● Tareas por realizar:
A) Reproduce al pie de la letra el pasaje del texto sobre Melville que va de "Hawthorne se elevaría" a "ventas jamás repuntaron.", ambos incluidos.
B) Prosigue el texto sobre Herman Melville desde el punto en que se interrumpe.

“En señal de mi admiración por su genio, este libro está dedicado a Nathaniel Hawthorne”, escribió Herman Melville como dedicatoria de su monumental Moby Dick. Al autor de La letra escarlata, Melville lo había conocido furtivamente, mientras se atajaban de una lluvia durante una excursión a Monument Mountain, en el estado de Massachusetts. De ese encuentro, surgiría una sólida, pero breve amistad de apenas dos años.
Hawthorne se elevaría aún más a la fama; Melville, aunque ya gozaba de cierta celebridad que le habían dado sus primeras cinco novelas, acabaría prácticamente en el olvido y la publicación de su largo relato sobre la caza de la ballena blanca, aparecido en 1851, sería el inicio de una vida de penurias. El neoyorquino tenía 31 años cuando fracasó: su libro fue prácticamente ignorado y las ventas jamás repuntaron.
Pero la historia jamás será injusta: han tenido que pasar 200 años del nacimiento de Melville, fecha que se cumple justo este 1 de agosto, para que el mundo se rinda a sus pies. Herman Melville, ha escrito Fernando Savater en un artículo para El País, “es un escritor al que podemos calificar de grande sin miedo a ser desmentidos por los siglos”; Borges lo incluyó en esa lista de grandes hombres secretos que la tradición estadounidense sabe dar y, para Carlos Fuentes, Moby Dick es “la más extraordinaria novela de la literatura estadounidense del siglo XIX”.
Como el enorme cachalote que protagoniza su novela (una historia antecedida por más de 80 citas y cuya traducción más célebre al español, la de José María Valverde, jamás incluye menos de 600 páginas), Melville parece avasallado por su libro más conocido. Su historia, sin embargo, comprende 14 libros de narrativa y cuatro más de poesía, así como un largo kilometraje de andanzas y aventuras, entre el peligro y la penuria.

● Datos proporcionados:
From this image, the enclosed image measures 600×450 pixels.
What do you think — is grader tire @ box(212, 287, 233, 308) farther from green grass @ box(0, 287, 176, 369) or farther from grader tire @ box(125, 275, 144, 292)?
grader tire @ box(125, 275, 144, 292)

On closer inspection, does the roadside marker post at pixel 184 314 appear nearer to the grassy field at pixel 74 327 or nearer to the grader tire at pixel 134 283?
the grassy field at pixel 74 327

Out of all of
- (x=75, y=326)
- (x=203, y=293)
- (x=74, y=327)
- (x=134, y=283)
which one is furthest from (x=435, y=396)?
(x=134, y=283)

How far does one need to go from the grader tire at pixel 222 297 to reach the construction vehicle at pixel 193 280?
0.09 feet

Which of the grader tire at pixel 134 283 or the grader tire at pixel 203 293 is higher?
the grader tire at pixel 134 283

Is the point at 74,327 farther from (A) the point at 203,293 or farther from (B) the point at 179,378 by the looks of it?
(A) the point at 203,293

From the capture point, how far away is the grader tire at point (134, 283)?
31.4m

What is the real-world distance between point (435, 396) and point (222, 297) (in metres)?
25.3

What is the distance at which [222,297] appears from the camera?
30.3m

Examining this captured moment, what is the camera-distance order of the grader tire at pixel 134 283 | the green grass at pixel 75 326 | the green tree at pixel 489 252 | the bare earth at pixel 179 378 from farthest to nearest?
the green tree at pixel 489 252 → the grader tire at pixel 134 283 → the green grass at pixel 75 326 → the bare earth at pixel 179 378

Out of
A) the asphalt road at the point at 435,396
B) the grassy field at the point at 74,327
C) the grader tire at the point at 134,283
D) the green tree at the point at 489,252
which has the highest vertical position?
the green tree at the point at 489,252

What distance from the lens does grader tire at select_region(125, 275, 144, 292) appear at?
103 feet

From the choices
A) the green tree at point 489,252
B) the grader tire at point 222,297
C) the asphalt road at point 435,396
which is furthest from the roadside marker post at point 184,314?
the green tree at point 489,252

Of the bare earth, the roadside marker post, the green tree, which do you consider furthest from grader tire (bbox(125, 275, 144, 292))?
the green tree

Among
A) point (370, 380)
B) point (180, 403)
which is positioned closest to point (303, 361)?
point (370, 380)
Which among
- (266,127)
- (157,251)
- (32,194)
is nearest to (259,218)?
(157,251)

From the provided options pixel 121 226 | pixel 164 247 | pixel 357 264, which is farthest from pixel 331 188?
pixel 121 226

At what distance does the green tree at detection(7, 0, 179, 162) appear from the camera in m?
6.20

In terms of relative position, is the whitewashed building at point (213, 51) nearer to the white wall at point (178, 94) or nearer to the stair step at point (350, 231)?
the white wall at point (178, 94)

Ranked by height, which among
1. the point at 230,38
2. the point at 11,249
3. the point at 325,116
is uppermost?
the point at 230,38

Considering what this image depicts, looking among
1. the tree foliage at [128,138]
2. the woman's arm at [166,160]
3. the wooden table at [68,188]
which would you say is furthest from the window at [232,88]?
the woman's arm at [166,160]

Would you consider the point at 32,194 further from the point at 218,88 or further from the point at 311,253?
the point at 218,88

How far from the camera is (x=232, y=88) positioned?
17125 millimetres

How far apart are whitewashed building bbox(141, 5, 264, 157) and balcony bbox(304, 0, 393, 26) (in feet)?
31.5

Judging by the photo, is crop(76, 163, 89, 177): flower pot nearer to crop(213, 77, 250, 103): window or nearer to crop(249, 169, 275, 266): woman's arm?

● Respuestas por tarea:
A)
Hawthorne se elevaría aún más a la fama; Melville, aunque ya gozaba de cierta celebridad que le habían dado sus primeras cinco novelas, acabaría prácticamente en el olvido y la publicación de su largo relato sobre la caza de la ballena blanca, aparecido en 1851, sería el inicio de una vida de penurias. El neoyorquino tenía 31 años cuando fracasó: su libro fue prácticamente ignorado y las ventas jamás repuntaron.

B)
Sus dos primeros libros –Typee y Omoo– cobraron fama como las vivencias de un aventurero por los Mares del Sur. Melville se embarcó en un barco ballenero cuando rondaba los 20 años, pero seis meses después de zarpar, el futuro escritor decidió desertar junto con un compañero e internarse en la isla de Nukuhiva, en el archipiélago de las Marquesas, en la polinesia francesa.
Los dos aventureros serían capturados por una de las tribus más temidas: la typee, a la que se atribuía costumbres caníbales. Melville saldría bien librado y la misma tribu le embarcó en otra nave que le llevó a Tahití. En total, pasó tres años y nueve meses de barco en barco, acumulando experiencias que después aparecerán en sus libros. Pero si la suerte sonrió a Melville en materia de aventuras, no pasó lo mismo con la de escritor.
La recepción de su siguiente novela, Pierre o la ambigüedad, después de Moby Dick, es desastrosa. Melville trabaja de lo que puede; el almacén de su editor, Harper, se incendia y las llamas arrasan con el stock de sus obras, escasamente vendidas. Padece reumatismo y ciática y le atacan crisis nerviosas. Aun así puede viajar a Europa, donde ofrece conferencias por un pago mediocre. Cuando consigue el puesto de inspector de aduanas en Nueva York, la crisis económica cesa, pero no la moral: varios de sus familiares mueren entre 1867 y 1876.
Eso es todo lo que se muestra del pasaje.